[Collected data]
★ ★ ★

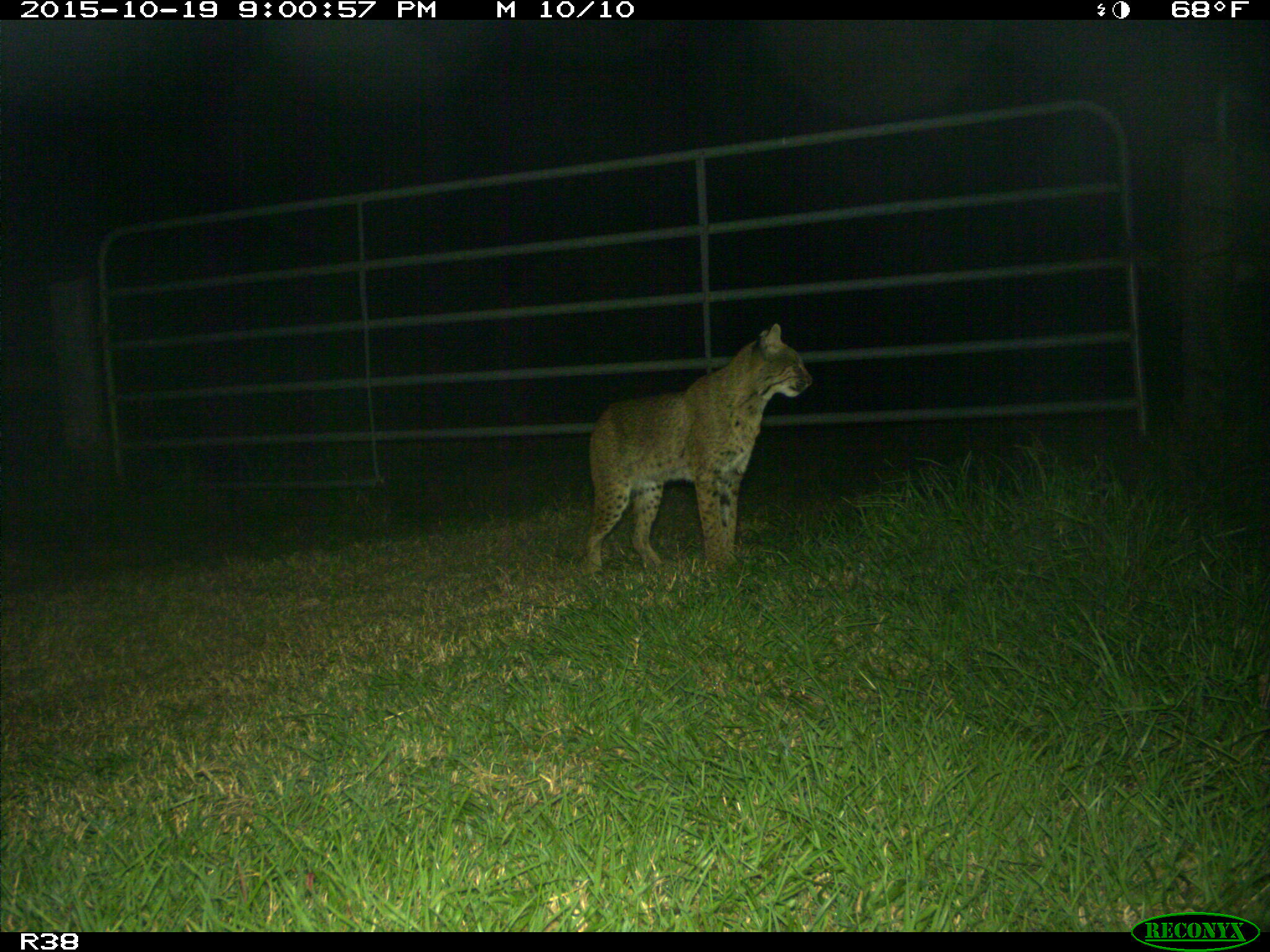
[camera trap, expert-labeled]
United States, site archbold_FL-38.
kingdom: Animalia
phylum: Chordata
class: Mammalia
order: Carnivora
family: Felidae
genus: Lynx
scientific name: Lynx rufus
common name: bobcat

★ ★ ★

= How to complete this task =
In the entries above, find the line containing "order: Carnivora". Set down that line and every line after it through the last one, exactly and alone.

= Answer for this exercise =
order: Carnivora
family: Felidae
genus: Lynx
scientific name: Lynx rufus
common name: bobcat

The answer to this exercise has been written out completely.